**Exercise objective**
Copy out the material below word for word, keeping every line as it appears.

**Input records**
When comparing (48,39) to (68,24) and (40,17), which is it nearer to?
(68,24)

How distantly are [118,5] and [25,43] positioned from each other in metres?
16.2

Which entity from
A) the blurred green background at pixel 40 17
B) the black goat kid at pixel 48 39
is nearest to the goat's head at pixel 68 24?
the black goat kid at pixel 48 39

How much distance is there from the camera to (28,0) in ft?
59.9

**Completed task**
When comparing (48,39) to (68,24) and (40,17), which is it nearer to?
(68,24)

How distantly are [118,5] and [25,43] positioned from each other in metres?
16.2

Which entity from
A) the blurred green background at pixel 40 17
B) the black goat kid at pixel 48 39
is nearest to the goat's head at pixel 68 24?
the black goat kid at pixel 48 39

How much distance is there from the camera to (28,0) in ft?
59.9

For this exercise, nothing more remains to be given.